Science is in an age of change, as are science students so the ‘communication science narrative’ needs to change, explained Adrienne. She illustrated the perennial problem for science students and teachers: textbooks are generally already 3 years out of date by the time they are published (around the time it takes to write one). Also, they’re cumbersome and expensive. So it’s hard to keep up with changes in the scientific fields.
Compounding this necessity for a new form is the fact that scientists are also changing. Citations are very important for scientists as they mean grants and promotions.
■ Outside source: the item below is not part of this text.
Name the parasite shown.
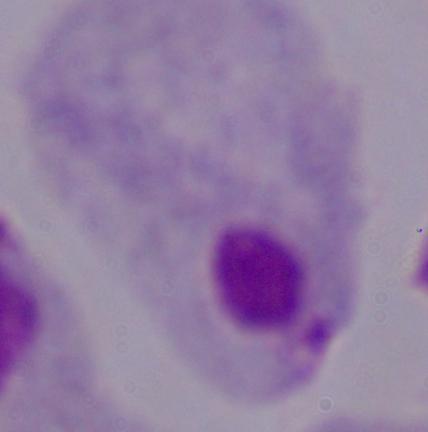
A trichomonad.

modality = photomicrograph
magnification = 1000x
Those in the field used to rely on how much they were published and cited, but now it’s how many times they’re cited based on certain journals catalogued on the ISI.
All of these citations and references are taking place online, everything is downloaded and no-one’s buying or writing textbooks anymore.
PROMETHEUSWiki is a way to make protocols and methods up-to-date and global. It will communicate information directly, and practices that scientists are actually using can be communicated directly to students without a traditional editorial process.
The wiki will incorporate movies and audio, hyperlinks, glossaries, ratings and recommendations similar to those of eBay and Amazon. It means an entirely new world for scientists, one where they will ‘relinquish creative control of experiments’. The site aims to bridge the gap between wiki and peer-reviewed system, so protocols and methods that evolve into a ‘Gold leaf protocol’ will be published as PDFs.
Libraries a place to take information and dream it #chrismeade #meanland #ifbooks
Chris Meade is the Director of if:book LONDON (‘a think and do tank’), and he has lived a life in books. Anyone curious about the two publishing cultures and the future of reading and creating should be familiar with his work. His personal blog is Book futures and the crowd of exciting projects if:book London is involved with can be found at the Future of the book.
Chris spoke with passion and delight about the projects that he and his colleagues have created over the past few years.
In the digital sphere, all sky is paper and all sea is ink. We are moving from the printed page to networked screen.
Chris pondered why we still hold onto the idea that ‘real knowledge is in books’, despite all the other technology and learning that has developed over human history. He went on to briefly summarise the ventures he has been involved with, starting with his Masters project, In search of Lost Tim, to an experiment in the development of narrative with, The hotbook, which he summed up as ‘a guide to being 12’.
Intrepid readers should also investigate Songs of imagination and digitaisation.
Chris’ talk was brief, but what came through most strongly was the need to engage with the reading process and audiences alike.
All these panelists emphasised that thinking and living with these new technologies is about experimentation, trial and error, and exploration of space and structures. Plus enthusiasm. Don’t forget the enthusiasm.